When I feel that I’m “losing control,” I’ve learned to look at myself.
And when I resort to threats, scolding, or other authoritarian tactics, I’ve learned that the problem is definitely me.
We’ve all been there. I know this because my inbox is full of messages from educators and parents desperate for help.
It used to frustrate me, for instance, when children refused to participate in group activities like clean-up or circle time. I now know that they weren’t reacting to the activity as much as to the way I was speaking to them about it. Psychologists, philosophers, and neuroscientists agree: the language we use creates reality. And so often, the way we speak with children leaves them with little choice but to ignore us, resist, or otherwise behave in ways that we label as challenging.
Eventually, through much trial and error, I discovered how so many of us inadvertently create environments in which the children in our lives are actively discouraged from thinking for themselves. No wonder they rebel!

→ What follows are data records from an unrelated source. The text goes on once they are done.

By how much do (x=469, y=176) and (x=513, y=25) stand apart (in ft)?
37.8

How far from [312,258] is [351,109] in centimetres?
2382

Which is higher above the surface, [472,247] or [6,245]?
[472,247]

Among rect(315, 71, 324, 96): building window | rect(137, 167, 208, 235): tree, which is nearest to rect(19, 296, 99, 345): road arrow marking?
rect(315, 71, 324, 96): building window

Over the years, I’ve developed a comprehensive approach to communicating with young children in a way that frees them up to rely upon their own better angels instead of the constant direction of adults. The result is a 6-week course I call The Technology of Speaking With Children So They Can Think. It delivers a whole new paradigm, built upon thoughtfully changing how we actually speak with children . . . and with everyone else, for that matter.
It’s a way of creating a new reality through language in which so-called “challenging behaviors” in children are greatly reduced and in many cases eliminated; where children are enabled to make their own decisions; and where adults are freed from the need to behave like authoritarian task-masters.
It’s an approach that frees children to think for themselves, while enabling educators and parents to create a world in which children listen and cooperate, not because they said so, but because they've chosen to do so.
The best part of all of this is that when you adopt this "technology," you will find yourself being the kind of teacher or parent you always imagined yourself being -- one who is the calm, confident, authoritative (not authoritarian) presence young children need in their lives.
I'll be sharing more details about the course in the coming days, so stay tuned. If this sounds like something you want to know more about, click here to get on the waitlist for the 2024 cohort.
In the meantime, in the coming days, when confronted with challenging behavior, pause for a moment to ask yourself, "Is it me?" And if it is, ask yourself how you would want to be spoken to if the shoe were on the other foot. Because at the end of the day, the "technology" I'm talking about is the one of treating children, even very young children, like people rather than their challenging behavior.